A month after the start of the Camp Fire, a small handful of families left homeless by the massive blaze in Butte County started moving into FEMA trailers as overnight temperatures dipped into the 30s and 40s.
FEMA spokesman Brad Pierce said dozens of trailers are either in place or on their way to sites in Mendocino, the Glen County Fairground, Oroville and Corning, and that the list of sites is growing.
"It's very fluid," Pierce said. "And I expect that list to grow. Every day, there's going to be more locations that are ready to go."
FEMA has roughly identified 280 camping pads for RVs, but they are still finalizing leases. Pierce said once an order is placed, it takes 24 hours to deliver an RV and about 2 days to install.
This past Saturday, Pierce was on his way to the Rolling Hills Casino RV site in Corning, where 12 trailers were in the process of being installed. Pierce said the spaces are comfortable, with interior space similar to a one-or two-bedroom apartment.
"Some have bunks, and others have a full bed in one end of it, and a kitchen, bathroom and shower," he said.
Survivors began moving into the trailers on Monday and will continue to arrive throughout the week.
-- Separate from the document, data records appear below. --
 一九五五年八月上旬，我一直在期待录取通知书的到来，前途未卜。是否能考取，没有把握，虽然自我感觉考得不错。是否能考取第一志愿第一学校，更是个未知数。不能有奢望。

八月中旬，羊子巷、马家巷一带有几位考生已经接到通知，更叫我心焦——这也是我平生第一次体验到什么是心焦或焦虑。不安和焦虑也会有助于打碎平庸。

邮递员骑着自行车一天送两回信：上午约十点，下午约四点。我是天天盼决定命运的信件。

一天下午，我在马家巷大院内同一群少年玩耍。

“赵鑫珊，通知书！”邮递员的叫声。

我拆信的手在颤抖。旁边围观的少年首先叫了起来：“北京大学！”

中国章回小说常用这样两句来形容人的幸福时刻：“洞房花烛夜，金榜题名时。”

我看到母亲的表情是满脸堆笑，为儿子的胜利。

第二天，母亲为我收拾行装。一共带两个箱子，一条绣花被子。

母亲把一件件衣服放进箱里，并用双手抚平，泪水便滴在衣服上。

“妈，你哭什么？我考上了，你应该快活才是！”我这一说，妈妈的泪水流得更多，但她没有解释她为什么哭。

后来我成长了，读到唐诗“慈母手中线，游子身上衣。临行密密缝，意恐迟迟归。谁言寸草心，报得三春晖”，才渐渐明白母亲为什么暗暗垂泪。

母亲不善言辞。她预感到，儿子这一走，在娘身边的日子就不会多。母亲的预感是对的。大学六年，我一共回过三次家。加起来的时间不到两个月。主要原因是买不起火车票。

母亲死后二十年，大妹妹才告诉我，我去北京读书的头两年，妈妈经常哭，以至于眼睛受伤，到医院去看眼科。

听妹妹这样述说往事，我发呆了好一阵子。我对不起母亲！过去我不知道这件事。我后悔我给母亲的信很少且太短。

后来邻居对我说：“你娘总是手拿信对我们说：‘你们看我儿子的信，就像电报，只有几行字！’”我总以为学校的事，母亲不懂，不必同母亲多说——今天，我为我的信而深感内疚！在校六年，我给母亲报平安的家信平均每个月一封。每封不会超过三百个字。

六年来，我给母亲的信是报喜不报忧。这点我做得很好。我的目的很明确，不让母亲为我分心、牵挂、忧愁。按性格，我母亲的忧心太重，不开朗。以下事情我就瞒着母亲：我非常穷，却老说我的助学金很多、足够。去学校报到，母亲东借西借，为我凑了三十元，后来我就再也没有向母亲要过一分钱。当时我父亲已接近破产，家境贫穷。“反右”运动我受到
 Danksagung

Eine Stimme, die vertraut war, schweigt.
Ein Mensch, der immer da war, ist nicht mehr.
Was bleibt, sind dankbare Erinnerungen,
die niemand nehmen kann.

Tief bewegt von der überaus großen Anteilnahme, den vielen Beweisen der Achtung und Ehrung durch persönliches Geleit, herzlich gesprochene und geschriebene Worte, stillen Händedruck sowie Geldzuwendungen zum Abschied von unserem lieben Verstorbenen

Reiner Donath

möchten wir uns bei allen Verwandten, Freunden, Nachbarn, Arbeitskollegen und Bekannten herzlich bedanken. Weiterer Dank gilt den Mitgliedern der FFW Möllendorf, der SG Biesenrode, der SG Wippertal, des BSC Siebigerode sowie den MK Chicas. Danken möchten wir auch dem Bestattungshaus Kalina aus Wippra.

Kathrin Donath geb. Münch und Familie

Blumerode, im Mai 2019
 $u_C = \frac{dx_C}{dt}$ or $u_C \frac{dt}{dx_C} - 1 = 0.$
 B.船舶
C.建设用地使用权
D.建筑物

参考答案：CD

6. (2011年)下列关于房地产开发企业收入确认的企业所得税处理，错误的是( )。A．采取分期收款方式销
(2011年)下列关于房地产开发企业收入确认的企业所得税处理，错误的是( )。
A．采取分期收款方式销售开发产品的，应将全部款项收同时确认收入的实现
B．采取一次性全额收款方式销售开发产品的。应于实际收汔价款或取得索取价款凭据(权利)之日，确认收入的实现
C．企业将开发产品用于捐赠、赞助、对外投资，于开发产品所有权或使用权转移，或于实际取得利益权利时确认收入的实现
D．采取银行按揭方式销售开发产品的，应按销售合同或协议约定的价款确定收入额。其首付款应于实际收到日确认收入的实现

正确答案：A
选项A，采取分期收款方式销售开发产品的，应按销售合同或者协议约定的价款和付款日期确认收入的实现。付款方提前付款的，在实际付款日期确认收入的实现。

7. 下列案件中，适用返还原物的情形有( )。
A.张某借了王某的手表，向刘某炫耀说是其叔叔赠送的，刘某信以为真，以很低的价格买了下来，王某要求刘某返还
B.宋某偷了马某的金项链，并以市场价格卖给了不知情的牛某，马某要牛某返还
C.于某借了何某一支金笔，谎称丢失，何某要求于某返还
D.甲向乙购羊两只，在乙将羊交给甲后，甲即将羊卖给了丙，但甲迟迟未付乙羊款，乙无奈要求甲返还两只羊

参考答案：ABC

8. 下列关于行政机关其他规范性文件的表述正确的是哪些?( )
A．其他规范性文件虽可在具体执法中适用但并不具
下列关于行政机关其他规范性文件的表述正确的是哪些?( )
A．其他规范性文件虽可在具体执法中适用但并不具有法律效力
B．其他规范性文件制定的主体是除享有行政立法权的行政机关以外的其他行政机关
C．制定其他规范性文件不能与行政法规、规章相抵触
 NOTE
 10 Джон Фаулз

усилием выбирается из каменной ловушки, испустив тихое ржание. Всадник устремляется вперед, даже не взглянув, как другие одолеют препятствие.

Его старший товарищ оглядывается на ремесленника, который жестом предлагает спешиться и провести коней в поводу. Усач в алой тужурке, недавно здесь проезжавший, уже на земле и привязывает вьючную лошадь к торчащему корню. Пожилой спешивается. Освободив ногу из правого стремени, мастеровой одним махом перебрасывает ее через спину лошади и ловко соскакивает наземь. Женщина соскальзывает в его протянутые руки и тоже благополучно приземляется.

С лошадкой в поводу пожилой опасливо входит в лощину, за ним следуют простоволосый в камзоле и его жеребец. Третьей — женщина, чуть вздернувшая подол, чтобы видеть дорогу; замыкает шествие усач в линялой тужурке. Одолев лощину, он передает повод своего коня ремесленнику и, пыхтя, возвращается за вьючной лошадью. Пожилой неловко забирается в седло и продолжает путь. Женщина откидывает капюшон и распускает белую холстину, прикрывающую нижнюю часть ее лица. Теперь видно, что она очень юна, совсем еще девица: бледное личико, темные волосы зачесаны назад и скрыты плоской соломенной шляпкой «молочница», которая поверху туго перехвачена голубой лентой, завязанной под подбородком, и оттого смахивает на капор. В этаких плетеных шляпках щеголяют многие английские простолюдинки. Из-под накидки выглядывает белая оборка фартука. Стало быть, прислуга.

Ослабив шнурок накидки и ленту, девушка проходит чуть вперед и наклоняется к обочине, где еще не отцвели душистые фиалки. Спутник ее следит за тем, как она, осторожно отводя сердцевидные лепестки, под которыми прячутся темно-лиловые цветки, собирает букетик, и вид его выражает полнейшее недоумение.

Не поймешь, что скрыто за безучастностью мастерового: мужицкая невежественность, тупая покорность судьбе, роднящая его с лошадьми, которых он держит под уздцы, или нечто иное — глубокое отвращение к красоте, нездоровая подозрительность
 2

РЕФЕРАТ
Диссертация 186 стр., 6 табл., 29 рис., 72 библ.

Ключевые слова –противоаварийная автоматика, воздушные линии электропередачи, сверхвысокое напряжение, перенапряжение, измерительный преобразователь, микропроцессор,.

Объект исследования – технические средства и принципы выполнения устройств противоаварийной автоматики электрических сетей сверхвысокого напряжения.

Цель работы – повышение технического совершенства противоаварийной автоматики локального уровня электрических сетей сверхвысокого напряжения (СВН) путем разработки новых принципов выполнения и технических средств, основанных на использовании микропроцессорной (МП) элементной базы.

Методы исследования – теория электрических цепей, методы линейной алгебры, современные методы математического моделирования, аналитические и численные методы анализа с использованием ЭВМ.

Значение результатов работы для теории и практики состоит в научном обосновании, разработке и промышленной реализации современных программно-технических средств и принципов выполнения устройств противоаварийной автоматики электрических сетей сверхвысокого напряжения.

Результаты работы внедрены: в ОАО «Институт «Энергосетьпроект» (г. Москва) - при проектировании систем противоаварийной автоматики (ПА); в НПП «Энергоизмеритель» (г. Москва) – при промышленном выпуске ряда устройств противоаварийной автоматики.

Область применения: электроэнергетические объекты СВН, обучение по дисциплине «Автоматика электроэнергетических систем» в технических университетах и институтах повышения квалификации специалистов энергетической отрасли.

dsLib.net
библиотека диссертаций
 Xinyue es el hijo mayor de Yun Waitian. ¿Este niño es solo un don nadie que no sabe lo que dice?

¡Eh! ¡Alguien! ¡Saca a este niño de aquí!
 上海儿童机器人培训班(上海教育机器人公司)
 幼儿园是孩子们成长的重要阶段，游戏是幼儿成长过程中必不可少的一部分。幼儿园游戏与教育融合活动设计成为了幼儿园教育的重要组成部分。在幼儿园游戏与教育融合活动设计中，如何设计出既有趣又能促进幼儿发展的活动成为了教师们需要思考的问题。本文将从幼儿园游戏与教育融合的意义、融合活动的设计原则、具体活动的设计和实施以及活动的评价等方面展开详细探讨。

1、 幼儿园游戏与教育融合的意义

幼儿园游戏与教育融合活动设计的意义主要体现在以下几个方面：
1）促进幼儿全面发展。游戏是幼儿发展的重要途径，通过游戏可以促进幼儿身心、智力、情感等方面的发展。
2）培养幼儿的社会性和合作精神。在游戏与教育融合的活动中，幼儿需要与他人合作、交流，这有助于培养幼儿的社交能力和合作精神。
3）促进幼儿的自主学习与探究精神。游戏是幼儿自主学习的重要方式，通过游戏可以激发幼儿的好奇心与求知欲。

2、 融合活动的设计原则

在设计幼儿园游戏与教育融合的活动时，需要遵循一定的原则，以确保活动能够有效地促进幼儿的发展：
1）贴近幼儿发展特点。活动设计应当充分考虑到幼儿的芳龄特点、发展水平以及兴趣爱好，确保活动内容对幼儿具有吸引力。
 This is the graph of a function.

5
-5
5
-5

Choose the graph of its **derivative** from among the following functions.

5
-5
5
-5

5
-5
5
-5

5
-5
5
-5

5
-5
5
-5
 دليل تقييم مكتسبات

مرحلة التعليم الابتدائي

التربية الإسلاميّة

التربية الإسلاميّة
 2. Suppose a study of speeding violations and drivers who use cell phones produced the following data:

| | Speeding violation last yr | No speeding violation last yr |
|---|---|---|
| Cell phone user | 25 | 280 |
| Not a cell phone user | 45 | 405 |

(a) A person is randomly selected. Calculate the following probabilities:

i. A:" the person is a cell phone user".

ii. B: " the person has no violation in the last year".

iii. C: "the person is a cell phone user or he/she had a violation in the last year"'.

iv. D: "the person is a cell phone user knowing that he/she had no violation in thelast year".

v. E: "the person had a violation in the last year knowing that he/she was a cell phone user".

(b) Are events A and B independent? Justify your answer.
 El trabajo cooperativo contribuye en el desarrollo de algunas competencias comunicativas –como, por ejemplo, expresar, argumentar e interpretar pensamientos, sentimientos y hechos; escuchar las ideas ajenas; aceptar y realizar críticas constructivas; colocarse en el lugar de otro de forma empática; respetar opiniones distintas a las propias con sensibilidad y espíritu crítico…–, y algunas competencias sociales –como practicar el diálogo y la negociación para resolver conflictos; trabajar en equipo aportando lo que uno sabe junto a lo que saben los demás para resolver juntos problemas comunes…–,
“For a survivor, it’s never fast enough," said David Samaniego, federal coordinating officer for FEMA assigned to the disasters in Paradise and Southern California. "I’m moving as fast as I can to house as many people as I possibly can in the shortest amount of time possible."
More than 6,000 families have received rental assistance checks from FEMA to date, but rental vacancy rates are nearly non-existent in communities near the burned towns of Paradise, Magalia and Concow.